We can see that the RE model’s coefficient is not only too large, but it is not within 2SE of the true coefficient, in contrast to all other models. It’s not fully off, as the estimation method didn’t put all of that variability onto temperature, but it’s not great.

In this case, the mundlak model and group means centered model were closest in their estimate. Note that the site average temperature coefficient varies quite a bit between the two - but remember it’s always contaminated by the recruitment signal anyway. Perhaps cleanest is the delta method, but, each of these produces a decent and meaningful estimate.

What if recruitment had a different effect?

So, what if, instead, our ‘recruitment’ term drove snail abundances down. Maybe it was export or something. How do our models behave under that scenario. Let’s try it out.

my_df <- my_df %>%
  mutate(snails_2 = rnorm(n(), temp - recruitment))

* * *

_Exercise aim:_ Revise the part of the model comparison excerpt that opens with the words containing "In this case, the" and closes with "try it out.", putting "emigration" in place of "export". The material after the model comparison excerpt isn't needed for anything here.

_Input data:_

* * *

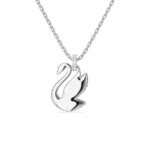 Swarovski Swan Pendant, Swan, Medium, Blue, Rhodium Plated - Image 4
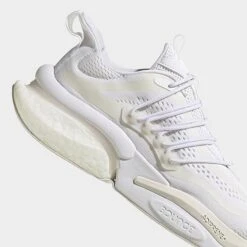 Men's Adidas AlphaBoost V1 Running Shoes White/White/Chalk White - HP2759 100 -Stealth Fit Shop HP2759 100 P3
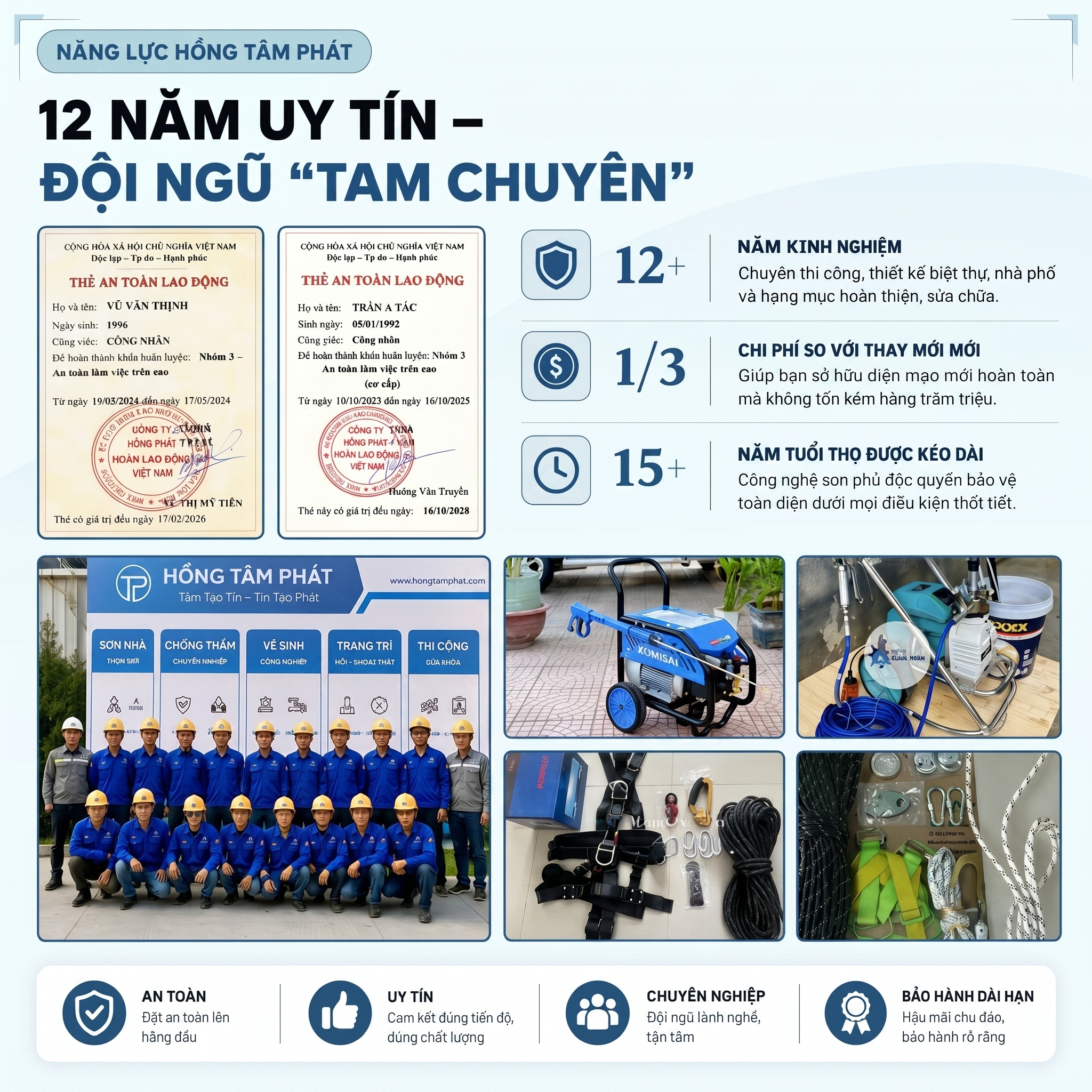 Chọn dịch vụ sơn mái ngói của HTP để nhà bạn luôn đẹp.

* * *

_Output for this exercise:_
In this case, the mundlak model and group means centered model were closest in their estimate. Note that the site average temperature coefficient varies quite a bit between the two - but remember it’s always contaminated by the recruitment signal anyway. Perhaps cleanest is the delta method, but, each of these produces a decent and meaningful estimate.

What if recruitment had a different effect?

So, what if, instead, our ‘recruitment’ term drove snail abundances down. Maybe it was emigration or something. How do our models behave under that scenario. Let’s try it out.